Work task:
Of the lines listed below, return exactly those that run from the line containing "The Domino Theory" through the line containing "What Is A Radio Earpiece, And", both included.

(Transcribed page contents)
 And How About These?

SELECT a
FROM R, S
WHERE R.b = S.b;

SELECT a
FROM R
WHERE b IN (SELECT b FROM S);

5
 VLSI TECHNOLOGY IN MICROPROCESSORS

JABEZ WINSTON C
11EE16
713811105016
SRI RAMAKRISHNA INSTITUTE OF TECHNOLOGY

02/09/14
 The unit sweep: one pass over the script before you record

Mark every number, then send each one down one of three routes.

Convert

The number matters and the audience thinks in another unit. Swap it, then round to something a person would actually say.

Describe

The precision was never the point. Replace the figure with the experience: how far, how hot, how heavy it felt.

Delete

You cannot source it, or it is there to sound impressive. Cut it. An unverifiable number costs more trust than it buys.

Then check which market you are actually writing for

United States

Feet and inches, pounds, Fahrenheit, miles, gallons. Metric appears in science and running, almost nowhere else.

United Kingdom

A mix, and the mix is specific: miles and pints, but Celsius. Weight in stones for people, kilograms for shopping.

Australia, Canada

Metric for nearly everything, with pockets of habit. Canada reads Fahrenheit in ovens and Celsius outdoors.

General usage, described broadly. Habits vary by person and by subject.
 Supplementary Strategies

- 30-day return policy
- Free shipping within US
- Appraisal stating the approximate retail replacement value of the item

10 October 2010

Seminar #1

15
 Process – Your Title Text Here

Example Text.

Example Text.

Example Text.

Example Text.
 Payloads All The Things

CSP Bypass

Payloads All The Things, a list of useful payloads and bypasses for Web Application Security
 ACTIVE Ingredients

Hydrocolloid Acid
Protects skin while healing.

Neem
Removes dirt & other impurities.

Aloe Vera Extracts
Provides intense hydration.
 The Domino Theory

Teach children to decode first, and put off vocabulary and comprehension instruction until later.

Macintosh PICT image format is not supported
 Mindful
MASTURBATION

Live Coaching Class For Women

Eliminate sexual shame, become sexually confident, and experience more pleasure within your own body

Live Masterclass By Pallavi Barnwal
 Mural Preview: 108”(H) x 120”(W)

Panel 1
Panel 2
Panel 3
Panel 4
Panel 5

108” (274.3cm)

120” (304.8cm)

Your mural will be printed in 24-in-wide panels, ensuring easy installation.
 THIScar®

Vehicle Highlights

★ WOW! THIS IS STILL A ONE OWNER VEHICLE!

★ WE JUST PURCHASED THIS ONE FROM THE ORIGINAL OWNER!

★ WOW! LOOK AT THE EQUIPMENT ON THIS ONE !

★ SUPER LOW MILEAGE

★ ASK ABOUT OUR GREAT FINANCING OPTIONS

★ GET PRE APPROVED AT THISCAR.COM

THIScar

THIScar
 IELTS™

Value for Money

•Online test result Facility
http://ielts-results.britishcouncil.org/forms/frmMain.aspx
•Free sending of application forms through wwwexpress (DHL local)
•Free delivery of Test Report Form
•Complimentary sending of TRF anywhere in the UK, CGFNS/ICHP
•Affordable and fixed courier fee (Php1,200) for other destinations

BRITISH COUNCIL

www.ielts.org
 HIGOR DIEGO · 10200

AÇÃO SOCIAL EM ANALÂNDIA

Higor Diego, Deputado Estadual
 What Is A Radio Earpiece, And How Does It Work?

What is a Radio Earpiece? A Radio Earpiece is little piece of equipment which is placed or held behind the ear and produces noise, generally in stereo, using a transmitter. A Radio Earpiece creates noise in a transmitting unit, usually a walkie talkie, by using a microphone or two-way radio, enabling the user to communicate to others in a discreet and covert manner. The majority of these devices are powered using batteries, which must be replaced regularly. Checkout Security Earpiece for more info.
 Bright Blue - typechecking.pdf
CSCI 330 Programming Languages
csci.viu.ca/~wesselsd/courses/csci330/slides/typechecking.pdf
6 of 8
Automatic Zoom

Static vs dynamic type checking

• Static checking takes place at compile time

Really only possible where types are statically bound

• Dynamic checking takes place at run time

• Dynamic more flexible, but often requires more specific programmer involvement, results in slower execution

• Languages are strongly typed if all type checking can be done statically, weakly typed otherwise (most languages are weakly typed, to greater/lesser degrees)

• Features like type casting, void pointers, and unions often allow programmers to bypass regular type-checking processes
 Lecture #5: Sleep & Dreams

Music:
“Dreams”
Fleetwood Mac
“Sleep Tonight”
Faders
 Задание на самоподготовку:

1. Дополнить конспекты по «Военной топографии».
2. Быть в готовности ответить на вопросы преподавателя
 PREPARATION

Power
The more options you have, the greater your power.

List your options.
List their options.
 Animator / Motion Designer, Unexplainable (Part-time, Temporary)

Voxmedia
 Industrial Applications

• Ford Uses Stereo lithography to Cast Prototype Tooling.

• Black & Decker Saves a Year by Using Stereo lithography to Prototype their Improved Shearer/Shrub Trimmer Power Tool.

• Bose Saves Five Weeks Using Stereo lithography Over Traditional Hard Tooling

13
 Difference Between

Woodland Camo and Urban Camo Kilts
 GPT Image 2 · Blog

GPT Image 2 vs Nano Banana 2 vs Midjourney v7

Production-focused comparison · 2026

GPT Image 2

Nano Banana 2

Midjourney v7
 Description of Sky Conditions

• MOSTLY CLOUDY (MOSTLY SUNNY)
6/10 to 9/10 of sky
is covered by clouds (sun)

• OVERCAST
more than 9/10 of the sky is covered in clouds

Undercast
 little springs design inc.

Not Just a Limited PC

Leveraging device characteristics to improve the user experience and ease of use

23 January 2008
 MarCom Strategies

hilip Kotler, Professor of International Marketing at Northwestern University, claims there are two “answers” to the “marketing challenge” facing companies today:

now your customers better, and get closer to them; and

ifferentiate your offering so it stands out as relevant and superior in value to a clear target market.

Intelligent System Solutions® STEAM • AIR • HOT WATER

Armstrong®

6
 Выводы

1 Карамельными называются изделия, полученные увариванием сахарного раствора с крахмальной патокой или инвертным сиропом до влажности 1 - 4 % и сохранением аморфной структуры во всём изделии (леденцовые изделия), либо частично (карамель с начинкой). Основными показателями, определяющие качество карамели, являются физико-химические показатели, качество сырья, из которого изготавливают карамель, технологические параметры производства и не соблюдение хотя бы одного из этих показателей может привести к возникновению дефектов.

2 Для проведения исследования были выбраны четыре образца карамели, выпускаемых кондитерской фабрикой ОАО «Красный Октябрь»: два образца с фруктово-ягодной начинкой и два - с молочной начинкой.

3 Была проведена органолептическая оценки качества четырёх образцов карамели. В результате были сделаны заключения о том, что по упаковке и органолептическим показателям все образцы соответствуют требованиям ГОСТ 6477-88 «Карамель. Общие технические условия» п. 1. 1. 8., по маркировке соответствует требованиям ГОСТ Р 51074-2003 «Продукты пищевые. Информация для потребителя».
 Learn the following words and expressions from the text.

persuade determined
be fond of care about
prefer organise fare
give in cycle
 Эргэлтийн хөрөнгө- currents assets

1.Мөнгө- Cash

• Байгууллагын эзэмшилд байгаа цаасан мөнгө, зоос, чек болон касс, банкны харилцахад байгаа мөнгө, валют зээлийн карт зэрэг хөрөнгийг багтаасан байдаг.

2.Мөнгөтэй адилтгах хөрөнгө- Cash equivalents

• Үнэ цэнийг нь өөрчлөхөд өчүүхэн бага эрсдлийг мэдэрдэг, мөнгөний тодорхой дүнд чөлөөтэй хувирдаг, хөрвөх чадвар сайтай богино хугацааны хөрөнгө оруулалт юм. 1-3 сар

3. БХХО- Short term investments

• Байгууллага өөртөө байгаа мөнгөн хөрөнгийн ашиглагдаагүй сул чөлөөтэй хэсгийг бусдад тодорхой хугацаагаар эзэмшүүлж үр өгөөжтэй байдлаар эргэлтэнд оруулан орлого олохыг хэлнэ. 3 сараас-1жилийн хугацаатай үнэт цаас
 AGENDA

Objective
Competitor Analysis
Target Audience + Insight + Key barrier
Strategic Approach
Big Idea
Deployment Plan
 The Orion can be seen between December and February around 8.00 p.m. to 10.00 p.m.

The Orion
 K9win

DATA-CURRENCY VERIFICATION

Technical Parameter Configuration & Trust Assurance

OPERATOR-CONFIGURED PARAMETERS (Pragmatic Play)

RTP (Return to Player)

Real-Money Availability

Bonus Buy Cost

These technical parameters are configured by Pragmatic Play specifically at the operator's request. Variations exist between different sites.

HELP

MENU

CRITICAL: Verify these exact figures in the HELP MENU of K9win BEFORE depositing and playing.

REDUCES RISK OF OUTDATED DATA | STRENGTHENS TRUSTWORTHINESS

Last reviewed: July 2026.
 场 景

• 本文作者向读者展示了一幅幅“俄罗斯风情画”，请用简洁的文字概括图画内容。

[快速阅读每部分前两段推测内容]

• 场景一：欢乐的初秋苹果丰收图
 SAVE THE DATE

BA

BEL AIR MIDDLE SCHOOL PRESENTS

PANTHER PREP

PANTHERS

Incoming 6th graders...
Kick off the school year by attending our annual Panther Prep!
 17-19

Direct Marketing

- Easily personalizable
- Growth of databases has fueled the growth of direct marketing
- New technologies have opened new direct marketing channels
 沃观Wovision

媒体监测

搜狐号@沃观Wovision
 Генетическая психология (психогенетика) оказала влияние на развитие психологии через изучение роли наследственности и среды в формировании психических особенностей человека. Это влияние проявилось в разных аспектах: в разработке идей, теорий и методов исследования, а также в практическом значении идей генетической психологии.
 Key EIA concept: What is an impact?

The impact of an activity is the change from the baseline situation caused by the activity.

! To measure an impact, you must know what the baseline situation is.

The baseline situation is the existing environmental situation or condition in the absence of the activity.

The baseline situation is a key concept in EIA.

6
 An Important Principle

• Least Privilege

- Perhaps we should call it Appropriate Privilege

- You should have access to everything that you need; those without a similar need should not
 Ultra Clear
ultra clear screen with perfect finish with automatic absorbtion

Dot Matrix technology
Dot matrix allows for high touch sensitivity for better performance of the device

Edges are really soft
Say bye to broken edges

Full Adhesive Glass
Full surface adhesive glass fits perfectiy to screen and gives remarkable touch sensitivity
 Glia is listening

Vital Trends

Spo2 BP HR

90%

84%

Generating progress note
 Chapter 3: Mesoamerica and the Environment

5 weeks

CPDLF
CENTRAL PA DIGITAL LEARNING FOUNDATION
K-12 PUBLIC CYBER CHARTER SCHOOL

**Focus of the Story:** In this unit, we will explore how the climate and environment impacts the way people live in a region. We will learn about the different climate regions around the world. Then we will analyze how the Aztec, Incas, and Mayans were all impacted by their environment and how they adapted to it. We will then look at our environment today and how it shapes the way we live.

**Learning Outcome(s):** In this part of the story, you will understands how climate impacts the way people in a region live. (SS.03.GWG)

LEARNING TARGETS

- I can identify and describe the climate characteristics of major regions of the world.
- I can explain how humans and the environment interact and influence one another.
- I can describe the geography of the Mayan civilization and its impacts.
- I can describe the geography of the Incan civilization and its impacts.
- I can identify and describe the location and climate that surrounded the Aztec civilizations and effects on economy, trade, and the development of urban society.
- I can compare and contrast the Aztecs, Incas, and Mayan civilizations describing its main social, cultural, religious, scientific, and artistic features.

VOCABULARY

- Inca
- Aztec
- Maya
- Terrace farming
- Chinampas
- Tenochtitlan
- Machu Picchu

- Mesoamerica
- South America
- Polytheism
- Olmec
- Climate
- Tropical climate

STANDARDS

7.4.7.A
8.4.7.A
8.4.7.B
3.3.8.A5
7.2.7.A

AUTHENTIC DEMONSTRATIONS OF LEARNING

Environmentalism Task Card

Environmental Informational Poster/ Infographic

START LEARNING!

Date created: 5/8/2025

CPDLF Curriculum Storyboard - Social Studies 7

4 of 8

Written solution:
 The Domino Theory

Teach children to decode first, and put off vocabulary and comprehension instruction until later.

Macintosh PICT image format is not supported
 Mindful
MASTURBATION

Live Coaching Class For Women

Eliminate sexual shame, become sexually confident, and experience more pleasure within your own body

Live Masterclass By Pallavi Barnwal
 Mural Preview: 108”(H) x 120”(W)

Panel 1
Panel 2
Panel 3
Panel 4
Panel 5

108” (274.3cm)

120” (304.8cm)

Your mural will be printed in 24-in-wide panels, ensuring easy installation.
 THIScar®

Vehicle Highlights

★ WOW! THIS IS STILL A ONE OWNER VEHICLE!

★ WE JUST PURCHASED THIS ONE FROM THE ORIGINAL OWNER!

★ WOW! LOOK AT THE EQUIPMENT ON THIS ONE !

★ SUPER LOW MILEAGE

★ ASK ABOUT OUR GREAT FINANCING OPTIONS

★ GET PRE APPROVED AT THISCAR.COM

THIScar

THIScar
 IELTS™

Value for Money

•Online test result Facility
http://ielts-results.britishcouncil.org/forms/frmMain.aspx
•Free sending of application forms through wwwexpress (DHL local)
•Free delivery of Test Report Form
•Complimentary sending of TRF anywhere in the UK, CGFNS/ICHP
•Affordable and fixed courier fee (Php1,200) for other destinations

BRITISH COUNCIL

www.ielts.org
 HIGOR DIEGO · 10200

AÇÃO SOCIAL EM ANALÂNDIA

Higor Diego, Deputado Estadual
 What Is A Radio Earpiece, And How Does It Work?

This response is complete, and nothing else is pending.